Convert the data below into a JSON list of strings, with one string per line and blank lines omitted. Leave the pictures out of the list.

** begin **

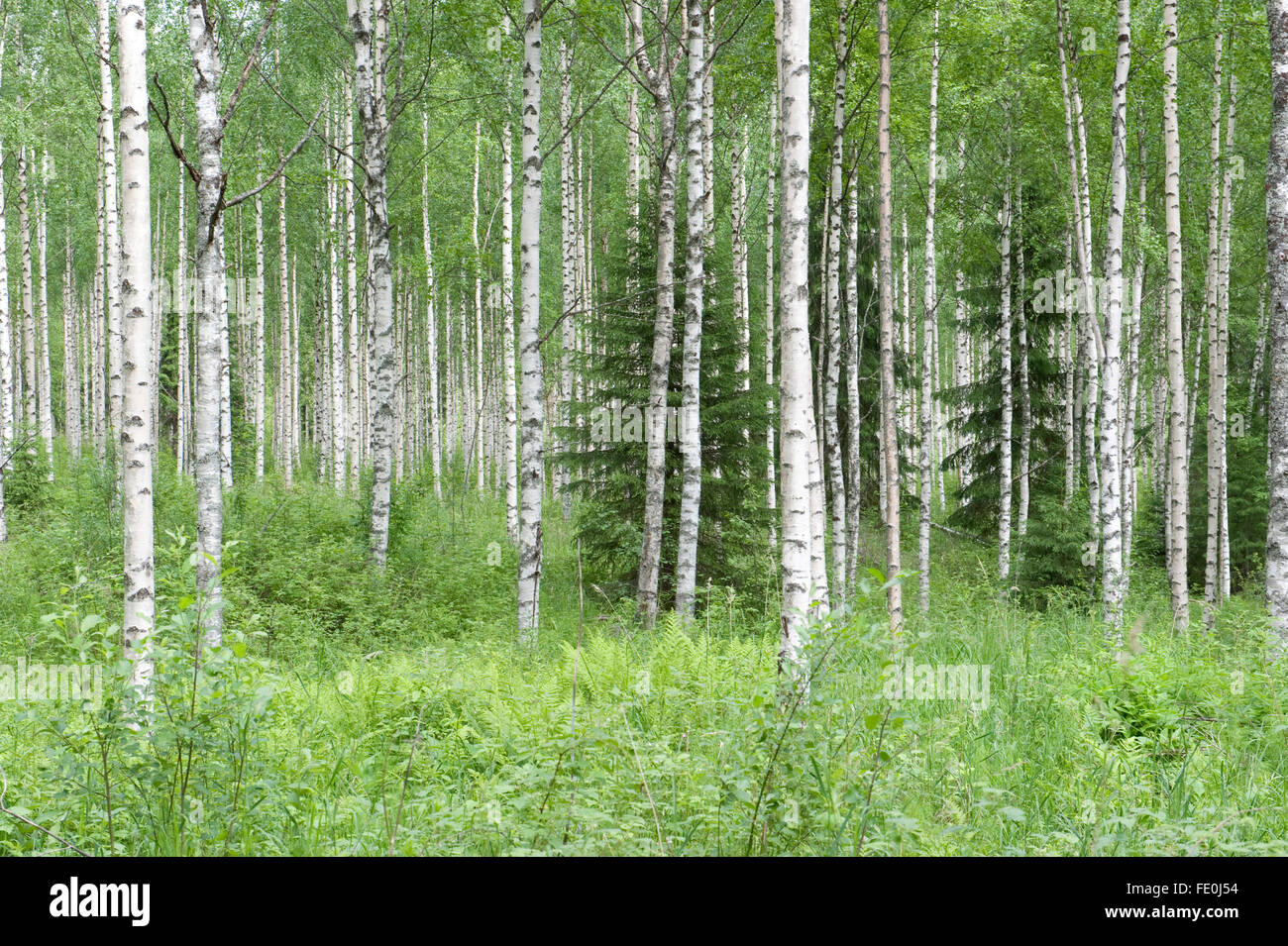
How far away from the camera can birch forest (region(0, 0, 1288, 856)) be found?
3.51 m

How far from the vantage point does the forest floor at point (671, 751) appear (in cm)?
328

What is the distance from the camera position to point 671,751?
4527 mm

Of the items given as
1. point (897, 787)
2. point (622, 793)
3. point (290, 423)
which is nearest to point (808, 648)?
point (897, 787)

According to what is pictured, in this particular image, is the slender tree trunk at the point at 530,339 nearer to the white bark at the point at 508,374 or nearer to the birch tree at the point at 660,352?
the birch tree at the point at 660,352

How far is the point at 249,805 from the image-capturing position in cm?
330

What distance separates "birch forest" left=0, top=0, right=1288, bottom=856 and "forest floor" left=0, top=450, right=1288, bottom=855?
0.10 feet

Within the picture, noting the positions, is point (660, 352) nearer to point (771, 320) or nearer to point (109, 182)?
point (771, 320)

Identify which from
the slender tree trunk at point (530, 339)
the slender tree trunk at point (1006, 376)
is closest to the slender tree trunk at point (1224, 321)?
the slender tree trunk at point (1006, 376)

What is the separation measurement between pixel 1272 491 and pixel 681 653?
15.3ft

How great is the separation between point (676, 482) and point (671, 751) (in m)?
6.36

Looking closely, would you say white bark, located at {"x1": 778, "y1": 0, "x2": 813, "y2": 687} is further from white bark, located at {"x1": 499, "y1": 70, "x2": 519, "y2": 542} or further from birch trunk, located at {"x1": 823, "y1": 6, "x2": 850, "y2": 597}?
white bark, located at {"x1": 499, "y1": 70, "x2": 519, "y2": 542}

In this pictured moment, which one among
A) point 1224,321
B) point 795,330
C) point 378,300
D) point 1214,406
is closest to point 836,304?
point 1214,406

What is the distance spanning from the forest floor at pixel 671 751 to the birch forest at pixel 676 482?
0.10 ft
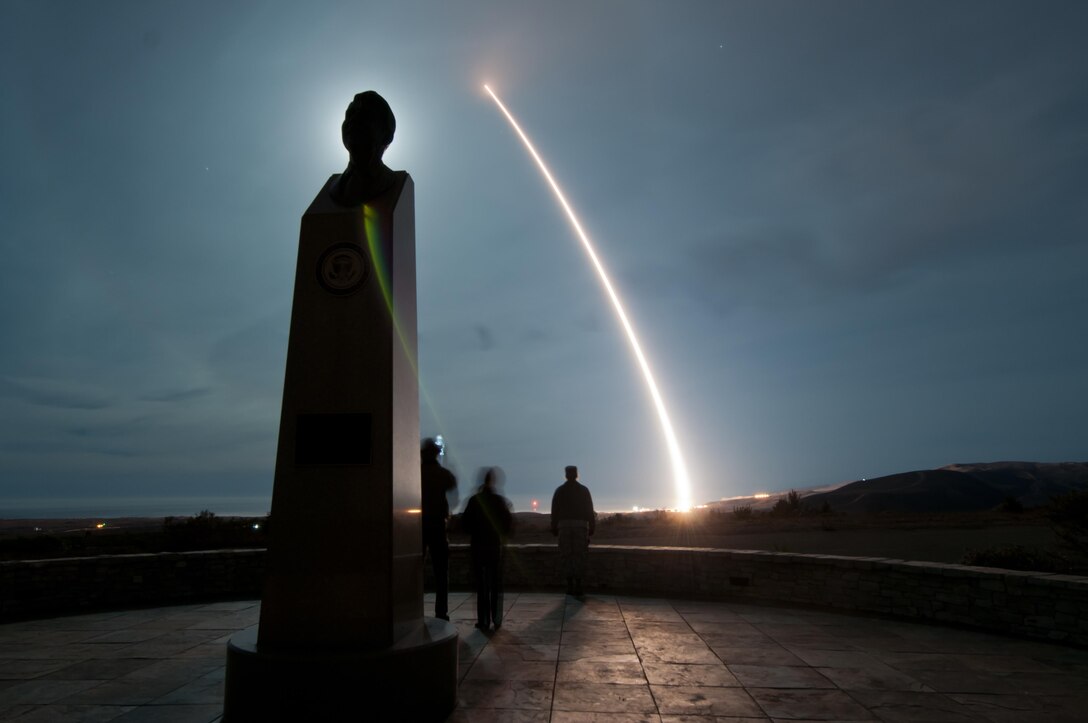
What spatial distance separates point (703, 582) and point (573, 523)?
Answer: 2108mm

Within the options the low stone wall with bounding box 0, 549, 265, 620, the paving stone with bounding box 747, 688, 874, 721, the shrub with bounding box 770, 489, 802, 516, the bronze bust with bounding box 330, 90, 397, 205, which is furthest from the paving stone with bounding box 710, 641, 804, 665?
the shrub with bounding box 770, 489, 802, 516

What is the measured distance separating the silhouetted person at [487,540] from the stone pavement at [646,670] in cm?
28

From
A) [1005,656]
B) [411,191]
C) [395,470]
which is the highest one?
[411,191]

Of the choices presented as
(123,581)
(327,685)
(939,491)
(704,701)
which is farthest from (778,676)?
(939,491)

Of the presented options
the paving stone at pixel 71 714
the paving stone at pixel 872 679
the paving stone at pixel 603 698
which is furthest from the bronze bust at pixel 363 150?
the paving stone at pixel 872 679

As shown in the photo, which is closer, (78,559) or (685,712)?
(685,712)

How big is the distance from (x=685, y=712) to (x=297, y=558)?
8.87ft

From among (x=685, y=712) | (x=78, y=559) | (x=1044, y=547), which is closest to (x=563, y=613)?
(x=685, y=712)

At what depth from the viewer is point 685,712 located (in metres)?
4.09

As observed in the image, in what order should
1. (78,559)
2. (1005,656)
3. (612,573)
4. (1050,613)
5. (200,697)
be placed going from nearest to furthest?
(200,697)
(1005,656)
(1050,613)
(78,559)
(612,573)

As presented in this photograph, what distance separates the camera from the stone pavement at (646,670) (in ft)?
13.5

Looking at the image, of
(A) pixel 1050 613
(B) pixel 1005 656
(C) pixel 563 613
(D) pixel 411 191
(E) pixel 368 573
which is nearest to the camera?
(E) pixel 368 573

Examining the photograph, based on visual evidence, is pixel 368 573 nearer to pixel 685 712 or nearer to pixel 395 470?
pixel 395 470

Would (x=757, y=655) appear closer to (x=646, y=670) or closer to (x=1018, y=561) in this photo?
(x=646, y=670)
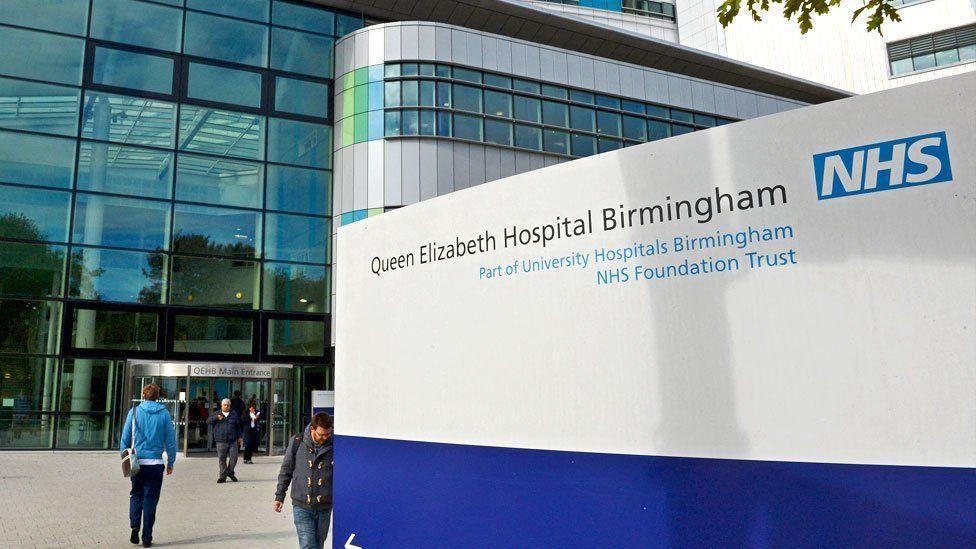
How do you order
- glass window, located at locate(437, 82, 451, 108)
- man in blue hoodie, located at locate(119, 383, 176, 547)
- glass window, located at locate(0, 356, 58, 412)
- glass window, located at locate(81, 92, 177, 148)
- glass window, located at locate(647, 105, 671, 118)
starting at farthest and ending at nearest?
glass window, located at locate(647, 105, 671, 118) < glass window, located at locate(437, 82, 451, 108) < glass window, located at locate(81, 92, 177, 148) < glass window, located at locate(0, 356, 58, 412) < man in blue hoodie, located at locate(119, 383, 176, 547)

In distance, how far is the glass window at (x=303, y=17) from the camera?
2584cm

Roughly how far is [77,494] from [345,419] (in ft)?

** end **

ANSWER TO THIS PROBLEM:
[
  "How far away from the camera can birch forest (region(0, 0, 1288, 856)) be found?",
  "3.51 m",
  "How far from the vantage point does the forest floor at point (671, 751) appear (in cm)?",
  "328",
  "What is the distance from the camera position to point 671,751?",
  "4527 mm",
  "Of the items given as",
  "1. point (897, 787)",
  "2. point (622, 793)",
  "3. point (290, 423)",
  "which is nearest to point (808, 648)?",
  "point (897, 787)",
  "According to what is pictured, in this particular image, is the slender tree trunk at the point at 530,339 nearer to the white bark at the point at 508,374 or nearer to the birch tree at the point at 660,352?",
  "the birch tree at the point at 660,352",
  "How far is the point at 249,805 from the image-capturing position in cm?",
  "330",
  "What distance separates \"birch forest\" left=0, top=0, right=1288, bottom=856 and \"forest floor\" left=0, top=450, right=1288, bottom=855?",
  "0.10 feet",
  "Within the picture, noting the positions, is point (660, 352) nearer to point (771, 320) or nearer to point (109, 182)?",
  "point (771, 320)",
  "Identify which from",
  "the slender tree trunk at point (530, 339)",
  "the slender tree trunk at point (1006, 376)",
  "is closest to the slender tree trunk at point (1224, 321)?",
  "the slender tree trunk at point (1006, 376)",
  "What is the separation measurement between pixel 1272 491 and pixel 681 653?",
  "15.3ft",
  "How great is the separation between point (676, 482) and point (671, 751) (in m)?",
  "6.36",
  "Looking closely, would you say white bark, located at {\"x1\": 778, \"y1\": 0, \"x2\": 813, \"y2\": 687} is further from white bark, located at {\"x1\": 499, \"y1\": 70, \"x2\": 519, \"y2\": 542} or further from birch trunk, located at {\"x1\": 823, \"y1\": 6, \"x2\": 850, \"y2\": 597}?",
  "white bark, located at {\"x1\": 499, \"y1\": 70, \"x2\": 519, \"y2\": 542}",
  "In this pictured moment, which one among",
  "A) point 1224,321",
  "B) point 795,330",
  "C) point 378,300",
  "D) point 1214,406",
  "is closest to point 836,304?",
  "point 1214,406",
  "What is the distance spanning from the forest floor at pixel 671 751 to the birch forest at pixel 676 482?",
  "0.10 ft",
  "What spatial distance separates point (703, 582) and point (573, 523)?",
  "Answer: 2108mm",
  "Within the options the low stone wall with bounding box 0, 549, 265, 620, the paving stone with bounding box 747, 688, 874, 721, the shrub with bounding box 770, 489, 802, 516, the bronze bust with bounding box 330, 90, 397, 205, which is furthest from the paving stone with bounding box 710, 641, 804, 665?",
  "the shrub with bounding box 770, 489, 802, 516",
  "What is the measured distance separating the silhouetted person at [487,540] from the stone pavement at [646,670] in cm?",
  "28",
  "From",
  "A) [1005,656]",
  "B) [411,191]",
  "C) [395,470]",
  "which is the highest one?",
  "[411,191]",
  "Of the choices presented as",
  "(123,581)",
  "(327,685)",
  "(939,491)",
  "(704,701)",
  "which is farthest from (778,676)?",
  "(939,491)",
  "Of the presented options",
  "the paving stone at pixel 71 714",
  "the paving stone at pixel 872 679",
  "the paving stone at pixel 603 698",
  "which is furthest from the bronze bust at pixel 363 150?",
  "the paving stone at pixel 872 679",
  "As shown in the photo, which is closer, (78,559) or (685,712)?",
  "(685,712)",
  "How big is the distance from (x=685, y=712) to (x=297, y=558)?",
  "8.87ft",
  "From among (x=685, y=712) | (x=78, y=559) | (x=1044, y=547), which is closest to (x=563, y=613)?",
  "(x=685, y=712)",
  "At what depth from the viewer is point 685,712 located (in metres)?",
  "4.09",
  "As observed in the image, in what order should",
  "1. (78,559)",
  "2. (1005,656)",
  "3. (612,573)",
  "4. (1050,613)",
  "5. (200,697)",
  "be placed going from nearest to furthest?",
  "(200,697)",
  "(1005,656)",
  "(1050,613)",
  "(78,559)",
  "(612,573)",
  "As presented in this photograph, what distance separates the camera from the stone pavement at (646,670) (in ft)?",
  "13.5",
  "Looking at the image, of",
  "(A) pixel 1050 613",
  "(B) pixel 1005 656",
  "(C) pixel 563 613",
  "(D) pixel 411 191",
  "(E) pixel 368 573",
  "which is nearest to the camera?",
  "(E) pixel 368 573",
  "Examining the photograph, based on visual evidence, is pixel 368 573 nearer to pixel 685 712 or nearer to pixel 395 470?",
  "pixel 395 470",
  "Would (x=757, y=655) appear closer to (x=646, y=670) or closer to (x=1018, y=561) in this photo?",
  "(x=646, y=670)",
  "How do you order",
  "- glass window, located at locate(437, 82, 451, 108)",
  "- man in blue hoodie, located at locate(119, 383, 176, 547)",
  "- glass window, located at locate(0, 356, 58, 412)",
  "- glass window, located at locate(81, 92, 177, 148)",
  "- glass window, located at locate(647, 105, 671, 118)",
  "starting at farthest and ending at nearest?",
  "glass window, located at locate(647, 105, 671, 118) < glass window, located at locate(437, 82, 451, 108) < glass window, located at locate(81, 92, 177, 148) < glass window, located at locate(0, 356, 58, 412) < man in blue hoodie, located at locate(119, 383, 176, 547)",
  "In distance, how far is the glass window at (x=303, y=17) from the camera?",
  "2584cm",
  "Roughly how far is [77,494] from [345,419] (in ft)?"
]